Assignment 1: In the text on cerebral spinal fluid and methotrexate, for how long has intrathecal methotrexate remained the standard of care?
Assignment 2: Write the next part of the text on cerebral spinal fluid and methotrexate, beginning after its last sentence.
──────── Text
Cerebral Spinal Fluid Attenuates the Efficacy of Methotrexate Against Acute Lymphoblastic Leukemia Cells

The anti-folate methotrexate is a critical component of acute lymphoblastic leukemia (ALL) therapy. In addition to systemic administration, methotrexate is given intrathecally, or directly into the cerebral spinal fluid (CSF) via lumbar puncture, for central nervous system (CNS) leukemia treatment and prophylaxis. While IT methotrexate played a critical role in improving outcomes for ALL, CNS ALL relapse remains a major cause of treatment failure and therapy related morbidity. However, attempts to develop more efficacious and less toxic CNS ALL therapies have been largely unsuccessful and IT methotrexate has remained the standard of care for 60+ years.

Based on our prior work showing that ALL cells are more poised to undergo apoptosis in nutrient poor CSF, we initially hypothesized that ALL chemosensitivity will be increased in CSF (Basile et al., 2020). While this was confirmed for several ALL drugs including cytarabine and anthracyclines, we strikingly found that methotrexate was significantly less efficacious and potent against ALL cells in CSF relative to standard tissue culture media or the more physiologically relevant human plasma-like media (HPLM). CSF also attenuated the sensitivity of ALL cells to other anti-folates including raltitrexed, trimetrexate, and pralatrexate. To define the mechanism(s) underlying this methotrexate resistance induced by CSF, we explored previously well-described mechanisms of methotrexate resistance in leukemia and other cancers. However, to date this work suggests that the molecular etiology of this CSF-induced relative methotrexate resistance is not entirely explained by diminished leukemia proliferation in CSF, altered methotrexate cellular influx/efflux, methotrexate metabolism, folate analog rescue, dysregulated expression of methotrexate target proteins, or compensation by nucleotide salvage pathways.
────────────────
──────── Records shown
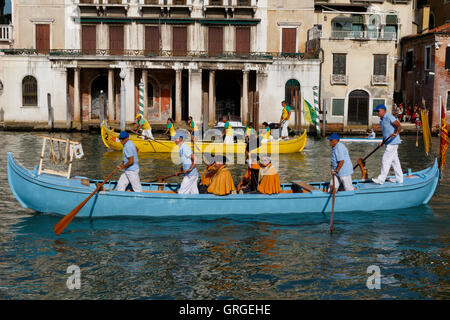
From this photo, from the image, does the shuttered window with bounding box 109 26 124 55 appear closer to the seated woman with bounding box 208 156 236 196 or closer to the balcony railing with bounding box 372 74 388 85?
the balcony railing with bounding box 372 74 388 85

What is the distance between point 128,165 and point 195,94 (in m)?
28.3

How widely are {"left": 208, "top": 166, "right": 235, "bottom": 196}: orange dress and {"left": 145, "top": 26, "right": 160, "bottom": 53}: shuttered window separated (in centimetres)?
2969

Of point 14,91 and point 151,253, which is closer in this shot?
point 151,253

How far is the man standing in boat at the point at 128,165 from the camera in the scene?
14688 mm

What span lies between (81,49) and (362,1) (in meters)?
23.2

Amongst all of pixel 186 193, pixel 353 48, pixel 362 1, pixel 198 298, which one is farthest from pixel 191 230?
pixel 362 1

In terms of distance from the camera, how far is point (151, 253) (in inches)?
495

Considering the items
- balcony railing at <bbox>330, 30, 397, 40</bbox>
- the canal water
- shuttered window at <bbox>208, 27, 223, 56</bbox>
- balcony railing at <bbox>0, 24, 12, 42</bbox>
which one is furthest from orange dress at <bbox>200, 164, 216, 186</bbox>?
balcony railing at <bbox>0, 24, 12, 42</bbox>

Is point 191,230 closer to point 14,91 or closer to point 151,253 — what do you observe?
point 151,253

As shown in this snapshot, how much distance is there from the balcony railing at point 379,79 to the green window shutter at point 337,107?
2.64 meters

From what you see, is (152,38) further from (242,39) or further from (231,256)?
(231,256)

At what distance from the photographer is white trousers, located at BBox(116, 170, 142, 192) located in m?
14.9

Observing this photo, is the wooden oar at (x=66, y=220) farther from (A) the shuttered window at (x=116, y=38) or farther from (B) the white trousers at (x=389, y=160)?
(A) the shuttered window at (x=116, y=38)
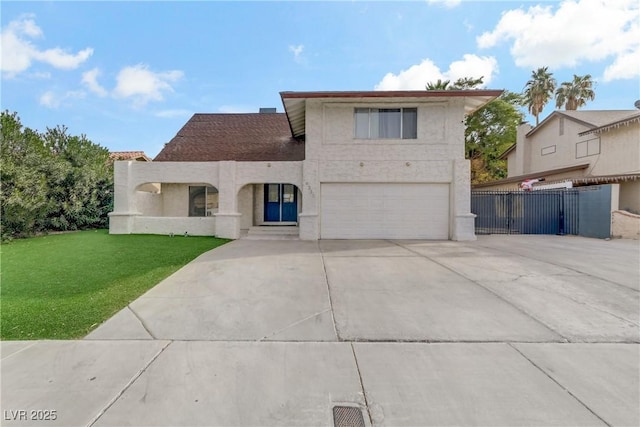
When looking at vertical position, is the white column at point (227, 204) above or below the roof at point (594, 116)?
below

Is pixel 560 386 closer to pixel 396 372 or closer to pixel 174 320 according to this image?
────────────────
Answer area 1: For more than 60 years.

Answer area 2:
To complement our work examining known mechanisms of methotrexate resistance, we also used a more discovery-based approach and compared the gene expression patterns of leukemia cells in CSF versus tissue culture media. Preliminary bioinformatic analyses identified dysregulation of multiple genes involved in the integrated stress response (ISR) and unfolded protein response (UPR) pathways in leukemia cells in CSF. The ISR/UPR are mechanisms by which cells adapt to diverse stress stimuli in the microenvironment, including potentially nutrient poor CSF which is low in glucose, proteins, and lipids relative to plasma. The hallmark event in this pathway is the phosphorylation of the translation initiation factor eIF2α, which inhibits global protein synthesis and enables the translation of selected genes that together enable cell survival. Supporting our gene expression data, ALL cells in CSF showed increased phosphorylation of eIF2α and a decrease in global protein synthesis. Intriguingly, it has been shown that activation of the UPR can divert metabolites from glycolysis to mitochondrial one-carbon metabolism with resulting resistance to anti-folates such as methotrexate (Reich et al., 2020). Accordingly, we next tested the effect of UPR/ISR activation on leukemia cell sensitivity to methotrexate in tissue culture media. Activation of the UPR with thapsigargin, a sarco/endoplasmic reticulum Ca²⁺ ATPase (SERCA) inhibitor that triggers ER stress, increased methotrexate resistance in leukemia cells. Similarly, BtdCPU, a small-molecule activator of heme regulated inhibitor (HRI) kinase that phosphorylates eIF2α and activates the ISR, also enhanced leukemia resistance to methotrexate. Building upon these results, current investigations are focused on testing the role of UPR/IST activation in methotrexate resistance in leukemia cells in CSF and modulating this pathway to overcome resistance.

While methotrexate is clearly an efficacious and critical component of CNS leukemia treatment and prophylaxis, we have shown that CSF attenuates the overall efficacy of methotrexate in targeting leukemia cells. Moreover, we anticipate that our current work defining the mechanisms driving this resistance may identify novel approaches for maximizing methotrexate efficacy and more completely eradicating leukemia cells in CSF and the CNS. Finally, this work highlights the importance of critically evaluating even long-established standards of care.